É a primeira vez que uma ação coletiva deste tipo é movida contra a indústria do cacau num tribunal dos Estados Unidos. Citando pesquisas do departamento de estado dos EUA, da Organização Internacional do Trabalho e da Unicef, entre outros, os documentos judiciais alegam que a experiência dos queixosos com a escravidão infantil é espelhada pela de milhares de outros menores.

A Costa do Marfim produz cerca de 45% da oferta global de cacau, um ingrediente essencial do chocolate. A produção de cacau na África Ocidental à muito está associada a violações dos direitos humanos, pobreza estrutural, baixos salários e trabalho infantil.

Uma alegação central do processo é que os réus, apesar de não serem donos das quintas de cacau em questão, “lucraram conscientemente” com o trabalho ilegal de crianças.

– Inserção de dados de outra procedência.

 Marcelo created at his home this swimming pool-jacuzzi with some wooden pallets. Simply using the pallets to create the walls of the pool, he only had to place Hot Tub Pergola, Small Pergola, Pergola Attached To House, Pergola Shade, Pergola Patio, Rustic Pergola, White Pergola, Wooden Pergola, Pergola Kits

De acordo com as alegações, os fornecedores contratados pelos réus conseguiram oferecer valores mais baixos do que se tivessem a contratar trabalhadores adultos com equipamento de proteção adequado.

Protocolo Harkin-Engel
Protocolo Harkin-Engel

O processo também acusa as empresas de enganar ativamente o público na sua promessa de 2001, para “eliminar gradualmente” o trabalho infantil. O prazo original para cumprir o compromisso, efectuado como parte do protocolo HarkinEngel, era 2005. A Fundação Mundial do Cacau, orgão da indústria ao qual todos os réus pertencem, actualmente visa atingir a meta, de eliminar o trabalho infantil, até 2025.

Na reivindicação, todos os oito queixos descrevem ter sido recrutados no Mali através de astúcia e engano, antes de serem traficados através da fronteira para as quintas de cacau na Costa do Marfim. Lá, eles foram forçados a trabalhar – muitas vezes por vários anos ou mais – sem vencimento, sem documentos de viagem e sem nenhuma ideia clara onde estavam ou como voltar para as suas famílias.

Os documentos do tribunal alegam que os queixos, todos menores de 16 anos na altura do recrutamento, trabalhavam em quintas nas principais áreas produtoras de cacau do país. A aparente influência dos réus nestes mercados é descrita como “dominante” pelo advogado dos queixosos.

O processo afirma que um dos queixosos tinha apenas 11 anos quando um morador local de sua cidade natal, Kouroussandougou, no Mali, prometeu-lhe trabalho na Costa do Marfim a ganhar 25 mil francos CFA por mês. Os documentos legais alegam que a criança trabalhou dois anos sem nunca receber qualquer vencimentos, tendo muitas vezes aplicado agrotóxicos e herbicidas sem indumentária de proteção.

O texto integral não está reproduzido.